▶ **TEXT SEGMENT**:
◇ ◇ ◇ ◇ ◇ ◇ ◇

This is called the neutral pitch of a voice. The amplitude of the oscillation is at maximum which means that the talent can speak very powerfully and over a long period of time at this pitch. All regular speech is nearby this frequency and definitely in the same octave, the lower two-thirds of the whole speech range. Changes in pitch are achieved by straining the muscles in and around the larynx (for higher pitch), or by relieving strain to lower the pitch.

The glottis produces the fundamental frequency at roundabout 100 Hz (200 Hz respectively) and many more harmonics at 200Hz, 300Hz, 400Hz etc.

2. Timbre, Formants & Loudness

The area above the glottis, the vocal tract (all the way up to oral and nasal cavity), is now significant for building the final vocal tone. Each and every vocal tract has its own natural resonance to make for intensifying on harmonics or dampen them – in this way formants, “the spectral peaks of the sound spectrum of the voice” , are formed giving each voice its unique kind and character.

◇ ◇ ◇ ◇ ◇ ◇ ◇

▶ **DATA BLOCK**:
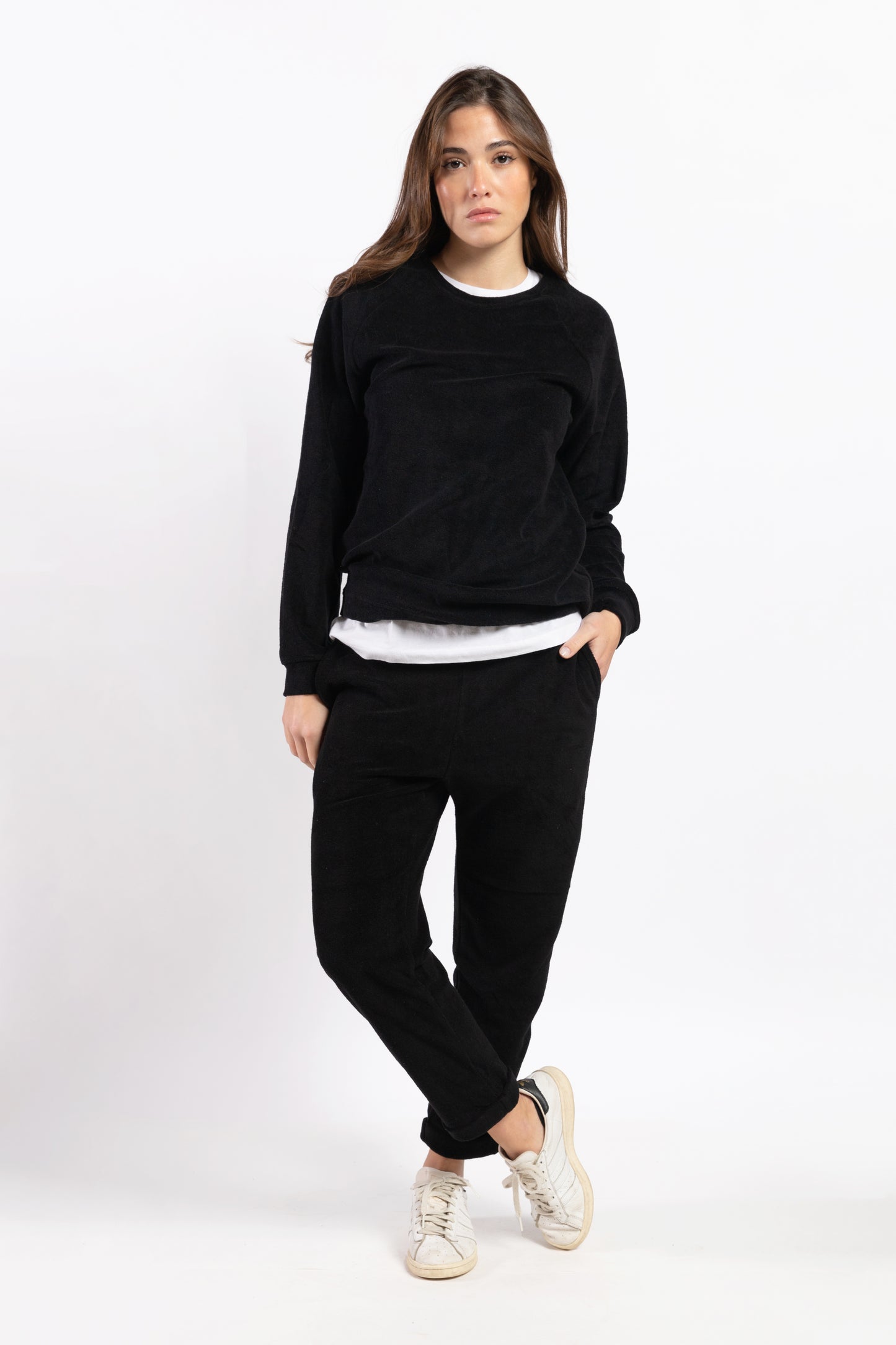 Pantalone Tuta Black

◇ ◇ ◇ ◇ ◇ ◇ ◇

▶ **APPLY WHAT YOU READ**:
A - Using the text on the human voice, decide whether each statement agrees with it. Answer yes or no for each, and quote the words from the text that decide it.
(i) At the neutral pitch, the oscillation reaches its greatest amplitude.
(ii) A higher pitch comes from relieving strain on the muscles around the larynx.
(iii) The vocal tract reaches all the way up to the oral and nasal cavity.
B - According to the text on the human voice, what part of the whole speech range does all regular speech fall in?
C - Return the passage of the text on the human voice from "This is called" up to and including "lower the pitch.", copied word for word.

▶ **REPLIES**:
A -
(i) Yes: "The amplitude of the oscillation is at maximum"
(ii) No: "by straining the muscles in and around the larynx (for higher pitch), or by relieving strain to lower the pitch"
(iii) Yes: "the vocal tract (all the way up to oral and nasal cavity)"

B - The lower two-thirds of the whole speech range.

C -
This is called the neutral pitch of a voice. The amplitude of the oscillation is at maximum which means that the talent can speak very powerfully and over a long period of time at this pitch. All regular speech is nearby this frequency and definitely in the same octave, the lower two-thirds of the whole speech range. Changes in pitch are achieved by straining the muscles in and around the larynx (for higher pitch), or by relieving strain to lower the pitch.